Le Clos fleuri en janvier 2019
  • Je suis contente ,pour moi janvier commence bien ,je viens de recevoir mon livre racontant mon jardin au fil des années ,c'est moi qui l'ai écrit ,et je le trouve pas trop mal réussi , en bref je suis assez satisfaite !!!!

     

  • L'hiver est déjà bien installé ,même s'il ne fait pas encore trop froid ,le mistral qui souffle sans interruption chez moi à Chabeuil dans la Drôme ,fait que les températures ressenties sont plus que glaciales !
  • Mais même si on fait une petite pause ,et que pour l'instant le jardin est en hibernation ,il y a encore du travail à faire ,même dans mon petit jardin !!!!!
  • En ce moment on peut continuer les plantations d’arbres, arbustes et rosiers quand la terre n’est pas gelée et surtout si vous avez encore de la place chez vous (pas comme moi,où il y a crise du logement dans mon mini jardin  !!!!!! )
  • Ce matin j'ai un peu brossé les troncs couverts de mousse
  • Si comme moi vous avez des vieilles souches,c'est le moment de les dévitaliser 
  • Je ramasse un peu tous les jours les dernières feuilles pour le compost, ainsi que les branches tombées à cause du vent 
  • Je taille encore des grimpantes (clématites ,passiflore )
  • Je protège les vivaces des grands froids avec un paillis bien épais(paille de lin )
  • Je commence à semer sous abri chaud des annuelles et bisannuelles (dans ma véranda )

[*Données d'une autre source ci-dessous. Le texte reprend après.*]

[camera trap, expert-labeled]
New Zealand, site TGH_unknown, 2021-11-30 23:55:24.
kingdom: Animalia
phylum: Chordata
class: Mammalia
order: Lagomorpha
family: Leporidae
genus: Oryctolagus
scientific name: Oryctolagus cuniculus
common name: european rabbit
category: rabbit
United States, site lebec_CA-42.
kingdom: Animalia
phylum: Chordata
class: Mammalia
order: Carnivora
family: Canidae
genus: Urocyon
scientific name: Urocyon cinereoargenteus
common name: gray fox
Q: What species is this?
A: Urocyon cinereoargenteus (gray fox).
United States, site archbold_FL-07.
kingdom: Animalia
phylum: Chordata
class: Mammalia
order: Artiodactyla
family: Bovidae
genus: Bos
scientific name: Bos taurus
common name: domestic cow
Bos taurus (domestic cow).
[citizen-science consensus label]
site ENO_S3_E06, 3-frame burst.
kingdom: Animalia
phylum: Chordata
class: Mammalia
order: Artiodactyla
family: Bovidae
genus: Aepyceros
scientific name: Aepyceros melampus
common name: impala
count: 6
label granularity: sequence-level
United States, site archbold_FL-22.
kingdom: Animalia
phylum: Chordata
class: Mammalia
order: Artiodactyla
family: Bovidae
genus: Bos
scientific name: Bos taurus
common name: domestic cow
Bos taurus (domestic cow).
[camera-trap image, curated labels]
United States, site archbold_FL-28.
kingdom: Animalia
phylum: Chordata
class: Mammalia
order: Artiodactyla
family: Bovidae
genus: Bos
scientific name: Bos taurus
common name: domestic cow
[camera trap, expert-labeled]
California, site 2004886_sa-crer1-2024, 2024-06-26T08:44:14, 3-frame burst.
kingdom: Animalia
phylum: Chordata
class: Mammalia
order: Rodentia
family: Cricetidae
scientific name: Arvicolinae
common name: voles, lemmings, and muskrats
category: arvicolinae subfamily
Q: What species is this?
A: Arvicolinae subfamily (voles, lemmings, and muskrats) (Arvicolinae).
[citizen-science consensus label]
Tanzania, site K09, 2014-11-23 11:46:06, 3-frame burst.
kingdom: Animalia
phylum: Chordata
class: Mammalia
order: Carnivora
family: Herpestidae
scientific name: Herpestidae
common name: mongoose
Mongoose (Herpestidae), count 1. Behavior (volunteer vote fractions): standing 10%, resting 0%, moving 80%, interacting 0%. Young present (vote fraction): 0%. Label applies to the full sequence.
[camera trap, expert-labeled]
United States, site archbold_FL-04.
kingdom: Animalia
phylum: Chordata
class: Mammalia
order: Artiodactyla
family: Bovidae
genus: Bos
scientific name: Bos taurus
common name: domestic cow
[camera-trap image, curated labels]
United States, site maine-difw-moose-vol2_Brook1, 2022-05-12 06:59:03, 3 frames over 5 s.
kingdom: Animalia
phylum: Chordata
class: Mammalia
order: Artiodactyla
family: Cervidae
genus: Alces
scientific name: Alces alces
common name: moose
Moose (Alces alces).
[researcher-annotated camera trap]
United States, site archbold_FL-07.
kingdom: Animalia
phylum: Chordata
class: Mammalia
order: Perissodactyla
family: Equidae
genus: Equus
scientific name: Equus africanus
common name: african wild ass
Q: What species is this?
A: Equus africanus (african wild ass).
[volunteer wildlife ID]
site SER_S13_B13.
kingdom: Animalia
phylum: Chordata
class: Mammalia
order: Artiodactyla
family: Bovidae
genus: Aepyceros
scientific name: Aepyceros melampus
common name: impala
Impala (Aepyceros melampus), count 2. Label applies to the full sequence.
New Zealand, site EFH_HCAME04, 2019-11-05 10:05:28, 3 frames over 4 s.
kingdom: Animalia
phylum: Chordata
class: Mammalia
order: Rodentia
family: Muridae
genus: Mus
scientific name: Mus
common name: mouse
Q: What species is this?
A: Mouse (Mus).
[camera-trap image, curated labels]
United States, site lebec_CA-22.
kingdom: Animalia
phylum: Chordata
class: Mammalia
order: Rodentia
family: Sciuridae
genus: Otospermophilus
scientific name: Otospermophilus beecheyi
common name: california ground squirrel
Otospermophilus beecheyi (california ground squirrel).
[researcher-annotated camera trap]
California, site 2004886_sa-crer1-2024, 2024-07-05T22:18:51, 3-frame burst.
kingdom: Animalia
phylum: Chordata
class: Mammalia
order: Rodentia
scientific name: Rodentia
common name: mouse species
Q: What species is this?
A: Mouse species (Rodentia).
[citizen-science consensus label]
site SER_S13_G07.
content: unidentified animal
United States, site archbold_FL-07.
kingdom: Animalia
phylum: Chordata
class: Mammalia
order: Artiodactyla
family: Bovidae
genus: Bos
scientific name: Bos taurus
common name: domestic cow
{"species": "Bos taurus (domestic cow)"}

  • Je nourris avec un bon compost ou du fumier les vivaces à floraison printanière précoce 
  • Je plante des hellébores, pensées et primevères (en pleine floraison dans les jardineries) pour égayer un peu le jardin 
  • Et surtout je pense à nourrir les petits oiseaux du jardin , vous voyez il y a encore beaucoup à faire ,mais je le fais à mon rythme sans m'affoler ,l'hiver est encore long !
  • Et quand le temps le permettra , et quand ce vent qui n'en finit pas de souffler   s'arrêtera , on fera le grand nettoyage des dalles et des  sentiers,au karcher  
  • Pour l'instant j'évite autant que je le peux de marcher sur ma pelouse gelée; cela l’abîme.
  • Je reste souvent à observer, de l’intérieur, mon jardin, pour d’éventuels réaménagements futurs,et je suis toujours à la recherche de nouvelles idées .....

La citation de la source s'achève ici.